En 1776, alors que l’Europe traversait le siècle des Lumières, le Fouta Toro initiait une transformation politique radicale. À l’occasion du 250e anniversaire de cette révolution, la région se dote de nouvelles infrastructures symboliques pour matérialiser l’histoire de l’Almamiyat, un État de droit instauré bien avant la période coloniale.
Selon les éléments historiques mis en avant par IGFM, le basculement de 1776 est né d’une conjonction de crises.
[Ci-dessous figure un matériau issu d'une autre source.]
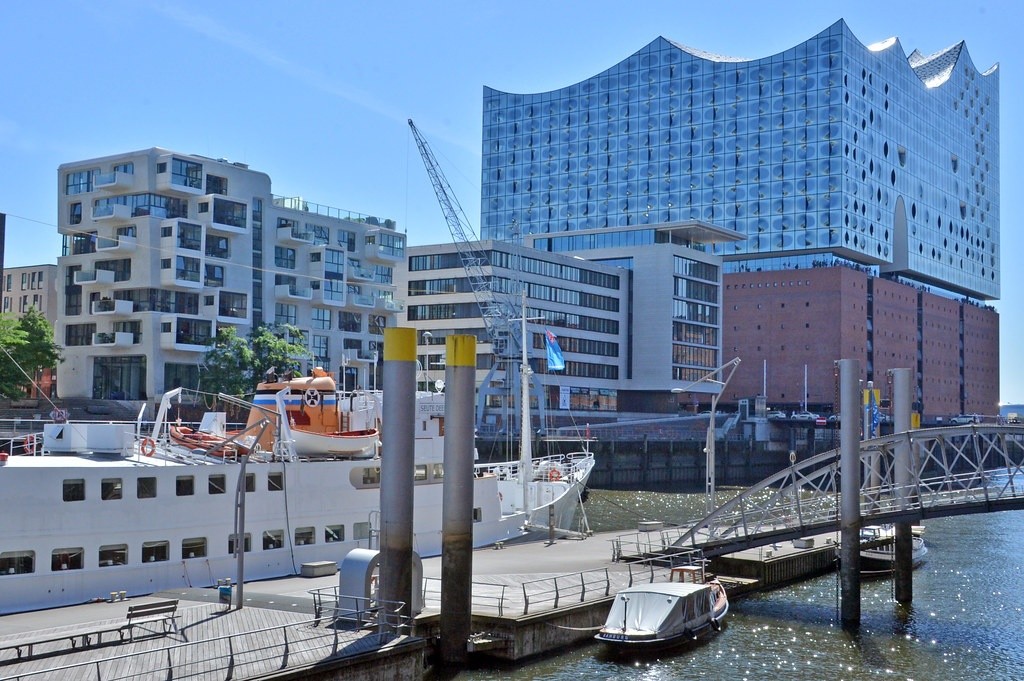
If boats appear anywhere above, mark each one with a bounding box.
[592,565,731,653]
[834,527,927,574]
[0,283,598,619]
[169,424,257,459]
[281,420,380,456]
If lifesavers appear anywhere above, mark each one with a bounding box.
[24,436,34,455]
[550,469,561,481]
[684,627,698,642]
[710,617,722,632]
[141,438,156,457]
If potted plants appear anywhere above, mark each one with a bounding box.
[97,333,108,343]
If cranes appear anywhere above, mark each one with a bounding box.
[407,115,551,437]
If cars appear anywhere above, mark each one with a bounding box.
[790,412,821,421]
[829,412,842,422]
[950,415,980,424]
[1010,419,1021,424]
[880,414,891,425]
[697,411,713,416]
[766,410,786,420]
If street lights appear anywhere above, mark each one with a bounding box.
[671,356,741,518]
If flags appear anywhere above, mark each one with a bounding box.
[545,327,566,370]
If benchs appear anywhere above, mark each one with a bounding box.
[0,599,181,659]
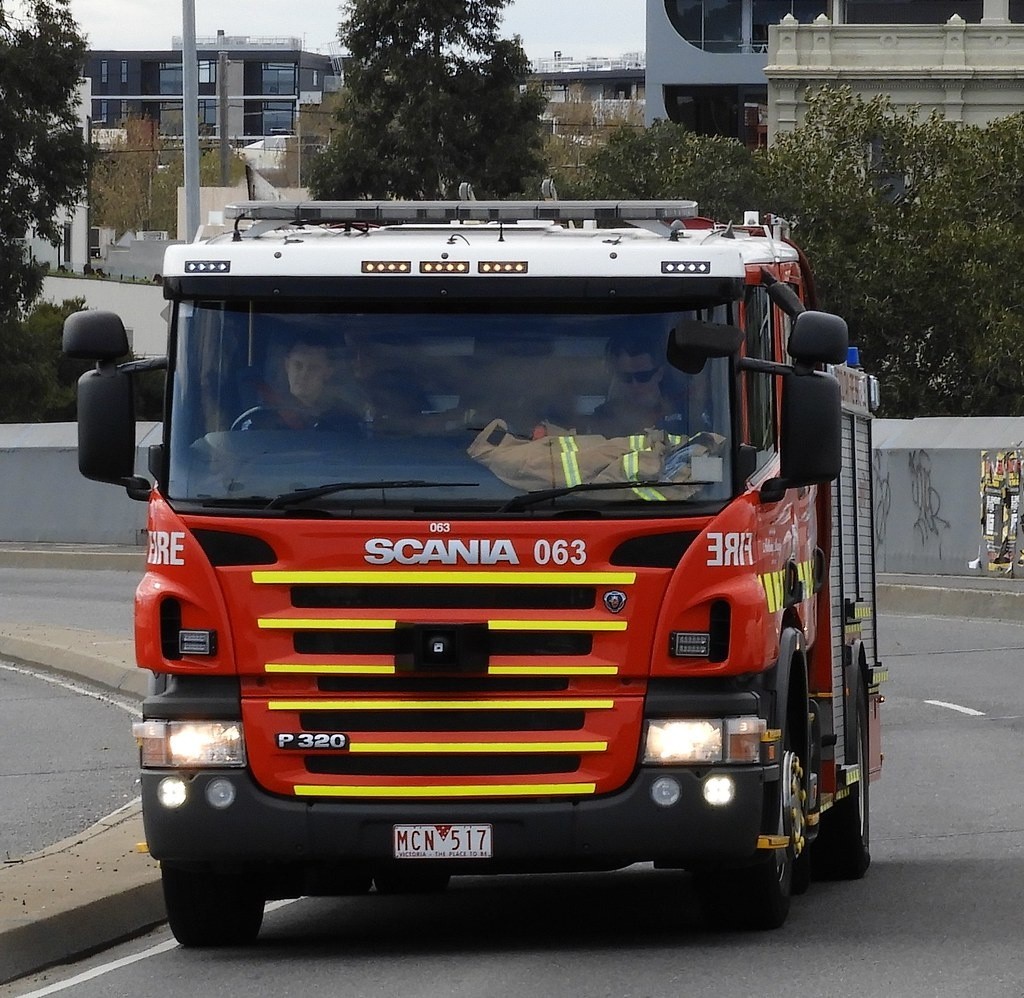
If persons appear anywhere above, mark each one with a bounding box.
[259,323,685,438]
La région subissait l’oppression d’un régime tyrannique monopolisé par une seule famille, couplée aux agressions des voisins maures qui prélevaient jusqu’à la moitié des récoltes. Les populations faisaient également face à une interdiction de pratiquer librement l’islam en communauté et à la menace grandissante de la traite négrière, alimentée par les Européens basés à Saint-Louis.
Face à cette situation, une élite d’hommes lettrés a décidé de renverser l’ordre établi. Le mouvement, impulsé par des figures comme Thierno Souleymane Baal, a nécessité sept années de mobilisation à travers le pays pour convaincre les notables et l’armée. Le modèle qui en a résulté, l’Almamiyat, excluait l’esclavage et la colonisation. Thierno Ly décrit cette gouvernance comme un « humanisme islamique », précisant que le nouveau pouvoir s’est installé sans recourir à des méthodes d’exécution sanglantes comme la guillotine.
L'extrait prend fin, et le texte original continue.